Evaluation of FDA Developed Real-time Quantitative PCR (qPCR) Using Two Different PCR Master Mixes for the Detection of Salmonella in Leafy Greens Using Five Different Pre-enrichment Media

Introduction: Salmonella outbreaks traced to leafy greens show the need for rapid and reliable detection methods for fresh produce. The Bacteriological Analytical Manual (BAM) culture method for Salmonella uses lactose broth (LB) for pre-enrichment, which has not reliably supported qPCR assays as shown in our former studies.

Purpose: The performances of FDA qPCR assay to detect Salmonella in lettuce, parsley, cabbage, and spinach was evaluated using two different PCR master mixes (VeriQuest^TM and illustra^TM PCR beads) and ABI 7500Fast real-time PCR detection system in LB and four other pre-enrichment media: buffered peptone water (BPW), modified BPW (mBPW), Universal Pre-enrichment broth (UPB), and BAX^®MP media.

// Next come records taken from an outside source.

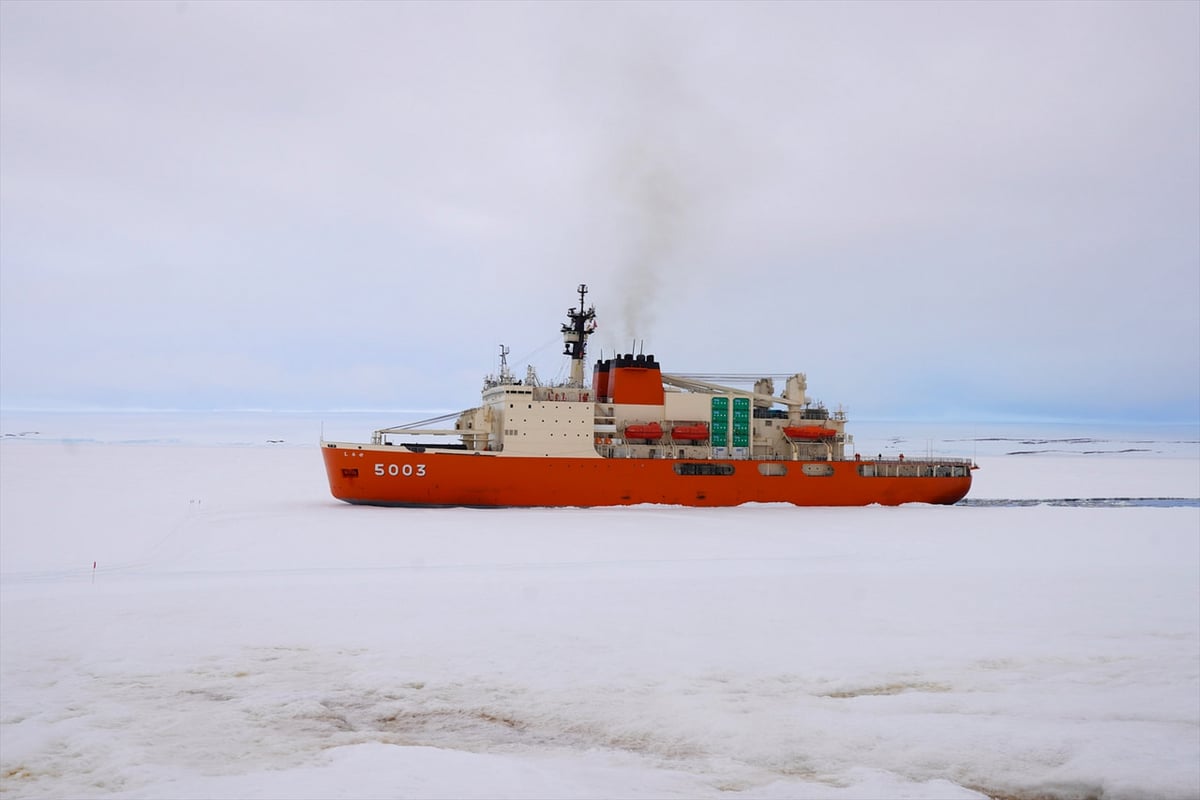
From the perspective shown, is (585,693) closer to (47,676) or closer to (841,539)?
(47,676)

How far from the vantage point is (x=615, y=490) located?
2377 cm

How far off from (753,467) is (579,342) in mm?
6930

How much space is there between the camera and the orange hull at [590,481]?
22219 mm

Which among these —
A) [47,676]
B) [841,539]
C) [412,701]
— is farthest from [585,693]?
[841,539]

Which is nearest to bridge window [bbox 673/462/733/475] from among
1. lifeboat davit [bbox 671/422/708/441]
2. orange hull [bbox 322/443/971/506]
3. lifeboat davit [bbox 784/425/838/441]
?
orange hull [bbox 322/443/971/506]

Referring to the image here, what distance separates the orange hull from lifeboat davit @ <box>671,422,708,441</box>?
870 mm

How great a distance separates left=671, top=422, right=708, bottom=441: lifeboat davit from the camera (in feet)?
82.4

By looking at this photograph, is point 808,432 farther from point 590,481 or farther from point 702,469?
point 590,481

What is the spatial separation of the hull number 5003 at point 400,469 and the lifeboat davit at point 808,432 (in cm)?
1212

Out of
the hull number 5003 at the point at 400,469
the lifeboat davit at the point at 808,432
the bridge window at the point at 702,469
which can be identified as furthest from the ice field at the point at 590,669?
the lifeboat davit at the point at 808,432

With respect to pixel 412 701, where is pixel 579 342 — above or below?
above

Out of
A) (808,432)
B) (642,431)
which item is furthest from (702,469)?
(808,432)

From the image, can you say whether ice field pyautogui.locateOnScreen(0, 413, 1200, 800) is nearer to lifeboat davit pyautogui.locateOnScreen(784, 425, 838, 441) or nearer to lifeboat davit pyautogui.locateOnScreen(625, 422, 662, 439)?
lifeboat davit pyautogui.locateOnScreen(625, 422, 662, 439)

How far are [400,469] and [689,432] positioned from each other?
29.2 ft
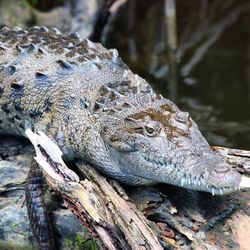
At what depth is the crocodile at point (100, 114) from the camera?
119 inches

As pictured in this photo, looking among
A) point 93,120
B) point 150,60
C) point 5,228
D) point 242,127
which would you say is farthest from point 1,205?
point 150,60

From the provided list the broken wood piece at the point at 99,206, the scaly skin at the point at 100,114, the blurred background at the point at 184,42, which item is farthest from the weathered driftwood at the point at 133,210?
the blurred background at the point at 184,42

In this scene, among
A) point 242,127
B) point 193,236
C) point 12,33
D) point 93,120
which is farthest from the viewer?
point 242,127

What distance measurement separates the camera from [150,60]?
698 centimetres

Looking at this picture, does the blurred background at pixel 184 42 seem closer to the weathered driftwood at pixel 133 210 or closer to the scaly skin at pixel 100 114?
the scaly skin at pixel 100 114

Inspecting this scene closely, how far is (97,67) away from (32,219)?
112 cm

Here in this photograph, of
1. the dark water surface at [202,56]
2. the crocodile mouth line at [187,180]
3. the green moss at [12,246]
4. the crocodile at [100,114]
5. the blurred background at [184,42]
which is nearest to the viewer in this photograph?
the crocodile mouth line at [187,180]

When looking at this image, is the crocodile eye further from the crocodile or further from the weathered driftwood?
the weathered driftwood

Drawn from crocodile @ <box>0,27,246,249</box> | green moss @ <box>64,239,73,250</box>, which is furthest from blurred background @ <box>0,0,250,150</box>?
green moss @ <box>64,239,73,250</box>

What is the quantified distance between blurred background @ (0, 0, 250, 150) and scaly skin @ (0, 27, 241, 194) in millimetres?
1577

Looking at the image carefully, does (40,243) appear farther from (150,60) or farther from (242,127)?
(150,60)

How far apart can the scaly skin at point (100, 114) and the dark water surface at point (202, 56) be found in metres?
1.58

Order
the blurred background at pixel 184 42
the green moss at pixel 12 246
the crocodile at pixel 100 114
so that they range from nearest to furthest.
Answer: the crocodile at pixel 100 114, the green moss at pixel 12 246, the blurred background at pixel 184 42

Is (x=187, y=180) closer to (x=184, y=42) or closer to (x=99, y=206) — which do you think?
(x=99, y=206)
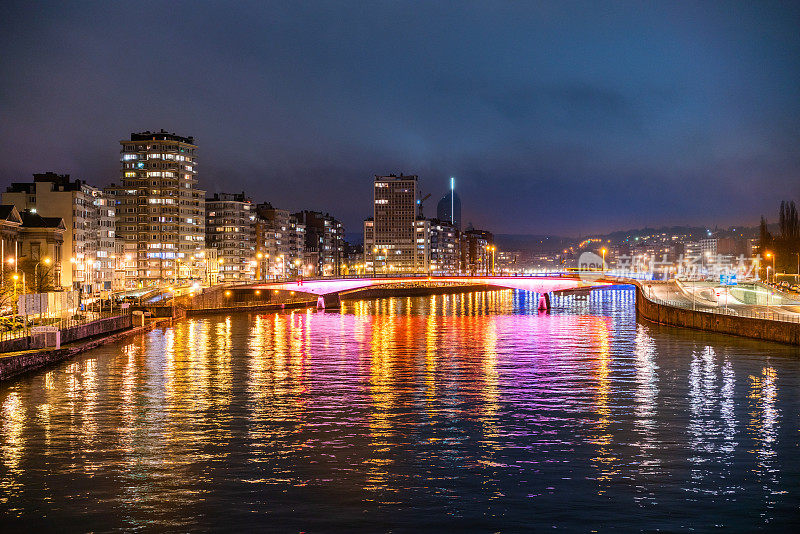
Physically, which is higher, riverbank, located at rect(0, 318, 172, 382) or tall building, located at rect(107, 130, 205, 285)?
tall building, located at rect(107, 130, 205, 285)

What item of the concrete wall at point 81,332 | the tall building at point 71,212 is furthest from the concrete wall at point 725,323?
the tall building at point 71,212

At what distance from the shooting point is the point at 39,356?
178ft

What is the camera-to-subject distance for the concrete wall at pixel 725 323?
2576 inches

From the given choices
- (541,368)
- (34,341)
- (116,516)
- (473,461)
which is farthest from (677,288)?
(116,516)

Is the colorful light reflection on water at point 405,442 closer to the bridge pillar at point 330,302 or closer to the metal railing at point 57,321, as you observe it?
the metal railing at point 57,321

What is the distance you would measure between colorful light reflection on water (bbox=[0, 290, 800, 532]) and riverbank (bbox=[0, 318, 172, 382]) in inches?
57.5

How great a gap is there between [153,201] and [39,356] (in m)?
115

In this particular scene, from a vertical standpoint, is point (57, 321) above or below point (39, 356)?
above

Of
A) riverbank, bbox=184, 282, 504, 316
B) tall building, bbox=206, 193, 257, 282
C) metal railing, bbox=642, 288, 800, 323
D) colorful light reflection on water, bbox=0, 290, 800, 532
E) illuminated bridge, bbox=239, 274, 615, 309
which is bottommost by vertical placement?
colorful light reflection on water, bbox=0, 290, 800, 532

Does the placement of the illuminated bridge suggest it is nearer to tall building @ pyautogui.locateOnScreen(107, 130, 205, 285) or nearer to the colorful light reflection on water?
tall building @ pyautogui.locateOnScreen(107, 130, 205, 285)

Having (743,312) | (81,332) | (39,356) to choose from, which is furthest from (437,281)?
(39,356)

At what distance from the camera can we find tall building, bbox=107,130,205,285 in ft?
541

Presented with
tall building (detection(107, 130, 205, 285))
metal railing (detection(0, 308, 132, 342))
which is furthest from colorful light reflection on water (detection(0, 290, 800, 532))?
tall building (detection(107, 130, 205, 285))

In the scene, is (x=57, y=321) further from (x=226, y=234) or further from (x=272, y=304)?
(x=226, y=234)
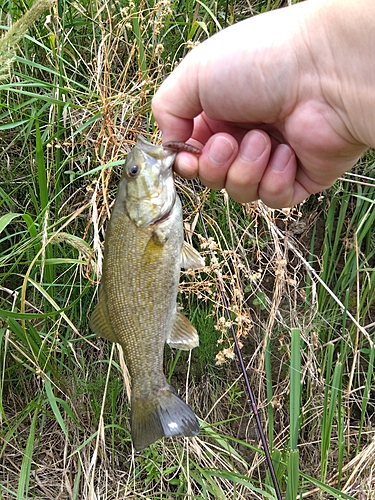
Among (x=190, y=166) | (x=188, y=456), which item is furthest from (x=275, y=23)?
(x=188, y=456)

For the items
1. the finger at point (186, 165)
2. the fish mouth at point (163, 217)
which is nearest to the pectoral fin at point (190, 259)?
the fish mouth at point (163, 217)

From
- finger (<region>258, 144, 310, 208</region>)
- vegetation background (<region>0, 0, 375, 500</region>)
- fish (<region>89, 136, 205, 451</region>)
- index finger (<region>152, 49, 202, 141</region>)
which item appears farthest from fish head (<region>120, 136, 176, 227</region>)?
vegetation background (<region>0, 0, 375, 500</region>)

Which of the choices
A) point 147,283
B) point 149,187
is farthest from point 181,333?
point 149,187

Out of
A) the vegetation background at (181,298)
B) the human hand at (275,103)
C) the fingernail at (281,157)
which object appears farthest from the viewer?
the vegetation background at (181,298)

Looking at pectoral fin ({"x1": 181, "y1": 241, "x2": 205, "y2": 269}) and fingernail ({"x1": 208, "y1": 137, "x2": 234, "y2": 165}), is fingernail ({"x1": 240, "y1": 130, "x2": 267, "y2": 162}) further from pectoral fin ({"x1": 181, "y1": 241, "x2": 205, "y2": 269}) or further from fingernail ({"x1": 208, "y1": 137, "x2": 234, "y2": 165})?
pectoral fin ({"x1": 181, "y1": 241, "x2": 205, "y2": 269})

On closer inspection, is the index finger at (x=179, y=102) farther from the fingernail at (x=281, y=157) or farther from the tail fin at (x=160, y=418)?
the tail fin at (x=160, y=418)

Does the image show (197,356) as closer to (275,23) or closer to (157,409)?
(157,409)
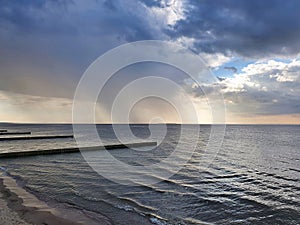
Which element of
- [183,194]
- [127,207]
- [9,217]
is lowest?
[183,194]

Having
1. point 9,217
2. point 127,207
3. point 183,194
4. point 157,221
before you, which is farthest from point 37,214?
point 183,194

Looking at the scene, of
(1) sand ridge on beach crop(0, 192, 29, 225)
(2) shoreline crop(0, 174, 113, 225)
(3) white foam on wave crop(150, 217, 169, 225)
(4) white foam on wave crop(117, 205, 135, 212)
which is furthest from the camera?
(4) white foam on wave crop(117, 205, 135, 212)

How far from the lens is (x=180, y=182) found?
19.8m

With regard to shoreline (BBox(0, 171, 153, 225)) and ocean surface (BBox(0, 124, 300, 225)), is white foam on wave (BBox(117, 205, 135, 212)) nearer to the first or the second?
ocean surface (BBox(0, 124, 300, 225))

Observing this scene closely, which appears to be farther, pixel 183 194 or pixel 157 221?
pixel 183 194

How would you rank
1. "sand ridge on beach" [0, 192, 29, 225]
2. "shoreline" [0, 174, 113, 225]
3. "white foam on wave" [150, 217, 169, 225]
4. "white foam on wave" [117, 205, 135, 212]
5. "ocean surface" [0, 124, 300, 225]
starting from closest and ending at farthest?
"sand ridge on beach" [0, 192, 29, 225]
"shoreline" [0, 174, 113, 225]
"white foam on wave" [150, 217, 169, 225]
"ocean surface" [0, 124, 300, 225]
"white foam on wave" [117, 205, 135, 212]

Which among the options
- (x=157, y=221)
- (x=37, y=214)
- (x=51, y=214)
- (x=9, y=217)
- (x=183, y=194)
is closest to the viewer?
(x=9, y=217)

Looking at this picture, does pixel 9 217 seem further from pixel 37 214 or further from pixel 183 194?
pixel 183 194

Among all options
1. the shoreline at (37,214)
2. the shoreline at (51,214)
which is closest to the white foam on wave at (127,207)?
the shoreline at (51,214)

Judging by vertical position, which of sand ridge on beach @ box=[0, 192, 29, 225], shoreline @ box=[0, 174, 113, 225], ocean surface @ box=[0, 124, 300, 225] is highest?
sand ridge on beach @ box=[0, 192, 29, 225]

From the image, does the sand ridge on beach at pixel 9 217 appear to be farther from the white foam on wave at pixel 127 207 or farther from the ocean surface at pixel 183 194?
the white foam on wave at pixel 127 207

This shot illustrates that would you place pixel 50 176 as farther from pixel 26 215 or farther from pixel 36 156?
pixel 36 156

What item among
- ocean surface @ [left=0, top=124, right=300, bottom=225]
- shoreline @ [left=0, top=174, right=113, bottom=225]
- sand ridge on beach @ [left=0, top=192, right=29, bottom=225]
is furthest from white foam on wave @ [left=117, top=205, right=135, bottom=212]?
sand ridge on beach @ [left=0, top=192, right=29, bottom=225]

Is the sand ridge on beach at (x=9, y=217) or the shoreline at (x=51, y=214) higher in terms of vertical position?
the sand ridge on beach at (x=9, y=217)
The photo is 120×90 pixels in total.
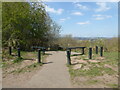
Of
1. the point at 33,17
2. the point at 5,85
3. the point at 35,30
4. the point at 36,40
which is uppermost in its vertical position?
the point at 33,17

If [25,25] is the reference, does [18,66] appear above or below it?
below

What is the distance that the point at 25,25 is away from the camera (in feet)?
40.7

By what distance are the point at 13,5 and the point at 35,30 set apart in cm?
395

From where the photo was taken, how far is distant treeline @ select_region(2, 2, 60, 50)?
36.3 ft

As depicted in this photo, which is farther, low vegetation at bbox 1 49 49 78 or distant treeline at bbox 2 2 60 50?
distant treeline at bbox 2 2 60 50

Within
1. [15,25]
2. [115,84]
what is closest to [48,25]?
[15,25]

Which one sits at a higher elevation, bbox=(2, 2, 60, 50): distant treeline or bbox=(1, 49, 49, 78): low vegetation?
bbox=(2, 2, 60, 50): distant treeline

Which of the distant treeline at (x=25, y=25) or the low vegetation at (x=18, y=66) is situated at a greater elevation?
the distant treeline at (x=25, y=25)

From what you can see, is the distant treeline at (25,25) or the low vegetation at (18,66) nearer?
the low vegetation at (18,66)

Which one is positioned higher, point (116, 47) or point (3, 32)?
point (3, 32)

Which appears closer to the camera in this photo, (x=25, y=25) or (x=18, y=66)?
(x=18, y=66)

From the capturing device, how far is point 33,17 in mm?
13648

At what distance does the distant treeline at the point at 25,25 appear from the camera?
1107 centimetres

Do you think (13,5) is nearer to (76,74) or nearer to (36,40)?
(36,40)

Methods: Produce, equivalent to at least 100 test portions, was inoculated with a single Salmonella serovar and stored at 2 - 8ºC for 3 d prior to analysis. On the day of analysis, twenty test portions (25 g) from the bulk inoculated produce were prepared for each of the five pre-enrichment media, and then 225 ml pre-enrichment media was added to respective test portions. The BAM culture method was followed thereafter. qPCR was performed from 24 h pre-enriched cultures.

Results: No significant differences (P > 0.05) were found among the five media for leafy greens by culture results, but LB was the least effective broth. qPCR using both PCR master mixes produced significantly (P < 0.05) higher false negatives in 24 h pre-enriched LB than the other four media. The VeriQuest mix provided more sensitivity than PCR beads and culture methods in all five media.

Significance: This study addressed a need to improve current BAM Salmonella culture method for the detection of Salmonella from leafy greens when using real-time PCR as screening method.